Een
atrium is oorspronkelijk een open ruimte in het midden van een Oud-Romeinse woning,
meestal omringd door een overdekte zuilengalerij(zuilengang). In het atrium ontving men niet-intieme
bezoekers. Ook
de voorhof of het voorportaal van klassieke Romeinse huizen en later kerken
wordt atrium genoemd.
Uit de overdekte ruimte rond het atrium ontwikkelde zich bij de kloosterkerk de
kloostergang (het ambulatorium).
Tegenwoordig is een atrium bijna altijd een overdekt, open, meestal centraal deel van een
gebouw (een binnenplein, binnenhof, zich uitstrekkend over meer
verdiepingen) of, soms, van een woonhuis.
De term atrium is een Latijns woord, afkomstig uit het Etruskisch, genoemd naar
de stad Atra waar deze bouwwijze vandaan kwam.
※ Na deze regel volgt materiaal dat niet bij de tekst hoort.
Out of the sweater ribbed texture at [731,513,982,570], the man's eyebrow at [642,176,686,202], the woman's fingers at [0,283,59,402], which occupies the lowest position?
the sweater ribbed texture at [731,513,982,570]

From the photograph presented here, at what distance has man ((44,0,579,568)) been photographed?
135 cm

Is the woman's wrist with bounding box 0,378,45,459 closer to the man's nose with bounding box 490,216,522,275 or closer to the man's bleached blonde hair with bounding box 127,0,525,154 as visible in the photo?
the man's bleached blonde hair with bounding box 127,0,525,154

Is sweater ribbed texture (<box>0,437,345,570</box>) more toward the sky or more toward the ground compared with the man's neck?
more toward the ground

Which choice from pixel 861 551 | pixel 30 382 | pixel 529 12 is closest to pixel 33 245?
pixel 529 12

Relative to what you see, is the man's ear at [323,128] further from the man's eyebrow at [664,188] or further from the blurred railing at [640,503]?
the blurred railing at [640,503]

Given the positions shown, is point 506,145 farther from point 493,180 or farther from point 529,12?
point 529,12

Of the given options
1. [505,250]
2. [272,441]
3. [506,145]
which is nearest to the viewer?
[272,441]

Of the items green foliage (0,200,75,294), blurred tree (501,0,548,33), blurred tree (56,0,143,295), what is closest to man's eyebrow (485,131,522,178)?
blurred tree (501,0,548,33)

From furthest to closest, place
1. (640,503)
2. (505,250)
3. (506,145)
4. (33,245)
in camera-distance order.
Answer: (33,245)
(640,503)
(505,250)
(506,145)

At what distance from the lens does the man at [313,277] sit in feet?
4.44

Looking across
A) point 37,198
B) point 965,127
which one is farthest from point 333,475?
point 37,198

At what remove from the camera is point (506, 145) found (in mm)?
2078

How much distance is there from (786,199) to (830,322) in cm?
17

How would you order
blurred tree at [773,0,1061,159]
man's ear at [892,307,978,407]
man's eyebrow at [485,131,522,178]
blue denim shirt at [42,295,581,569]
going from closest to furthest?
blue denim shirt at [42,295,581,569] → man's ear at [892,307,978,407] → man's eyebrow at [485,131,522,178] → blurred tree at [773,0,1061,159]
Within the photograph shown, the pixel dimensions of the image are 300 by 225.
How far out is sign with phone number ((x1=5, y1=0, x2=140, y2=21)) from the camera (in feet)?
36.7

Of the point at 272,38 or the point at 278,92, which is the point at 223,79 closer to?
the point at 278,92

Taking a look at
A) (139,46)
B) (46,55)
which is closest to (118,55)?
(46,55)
Een andere uitleg van de
term atrium is: van het Latijnse ater (zwart) omdat het atrium afstamt van de
hut uit het verre verleden met een centrale opening om de rook van de haard te
laten ontsnappen (bron Grote Nederlandse Larousse Encyclopedie).
Het meervoud van atrium is in het Nederlands atriums of atria.